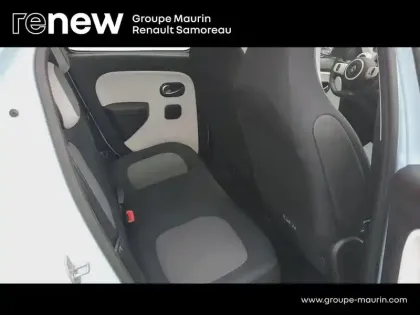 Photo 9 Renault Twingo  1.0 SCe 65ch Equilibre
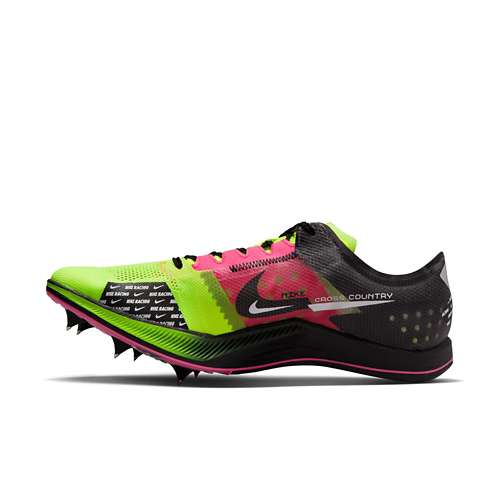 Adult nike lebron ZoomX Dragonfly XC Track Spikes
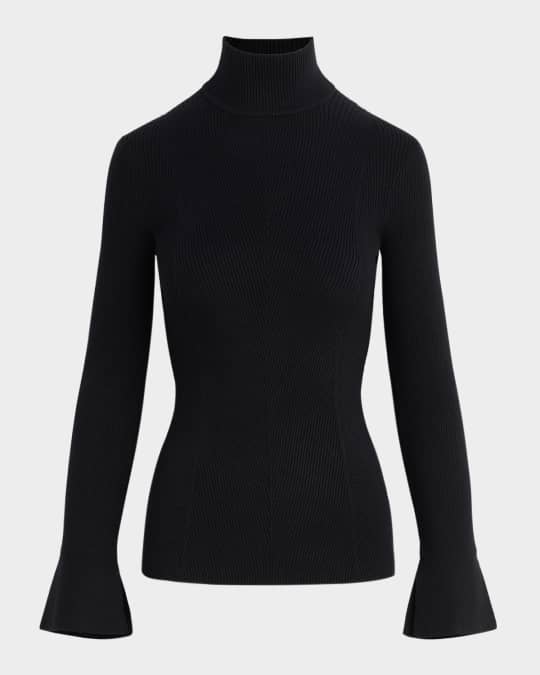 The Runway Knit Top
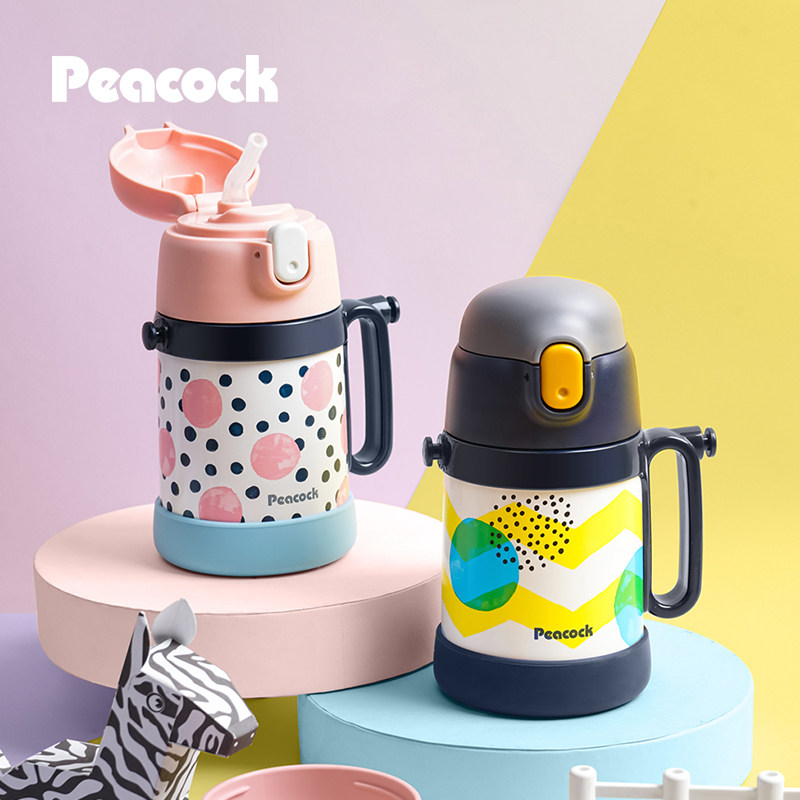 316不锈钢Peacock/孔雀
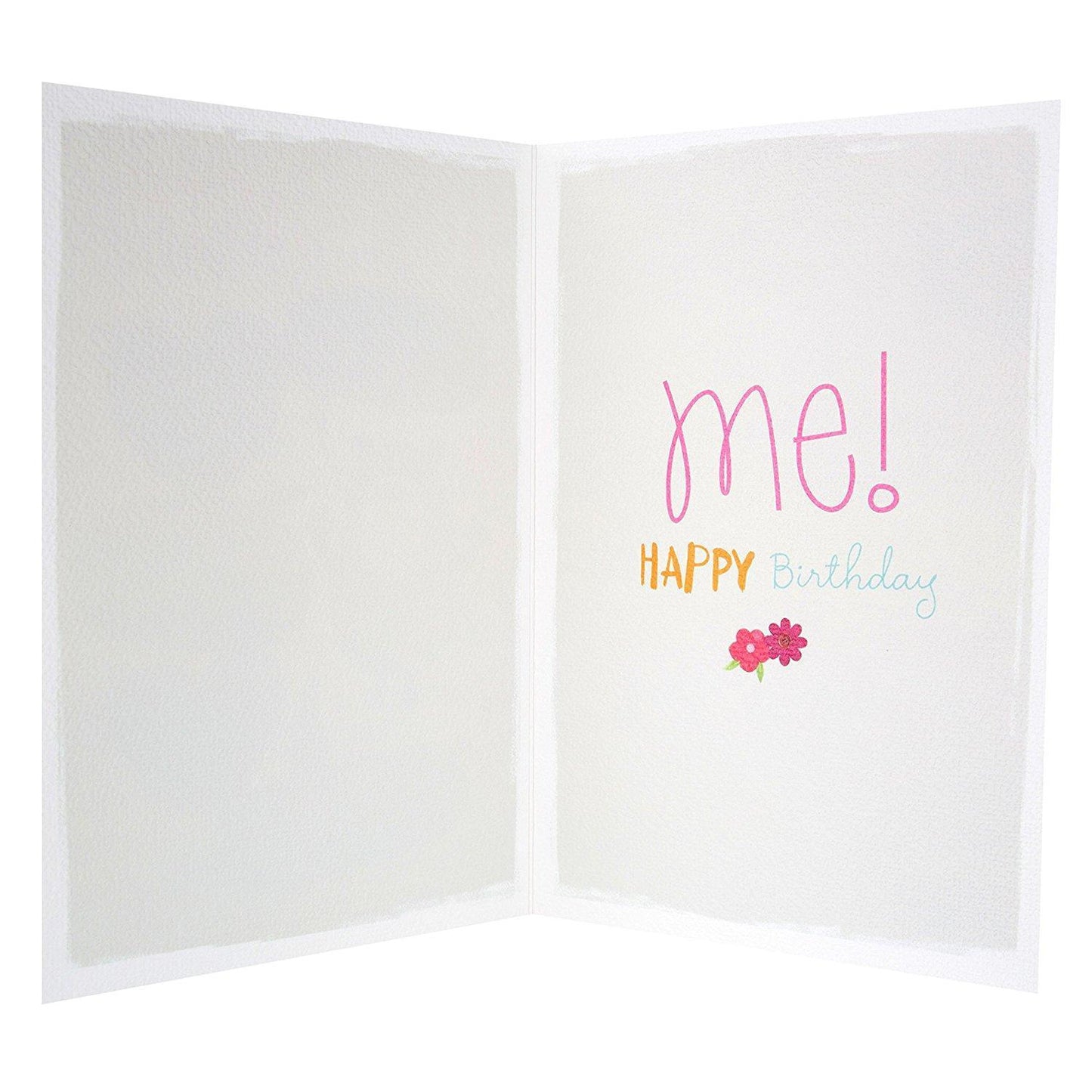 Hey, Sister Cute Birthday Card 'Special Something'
━━━━━━━━━━━━━━━━
Copy out the records above in full, exactly as written, but not the pictures.

 Photo 9 Renault Twingo  1.0 SCe 65ch Equilibre
 Adult nike lebron ZoomX Dragonfly XC Track Spikes
 The Runway Knit Top
 316不锈钢Peacock/孔雀
 Hey, Sister Cute Birthday Card 'Special Something'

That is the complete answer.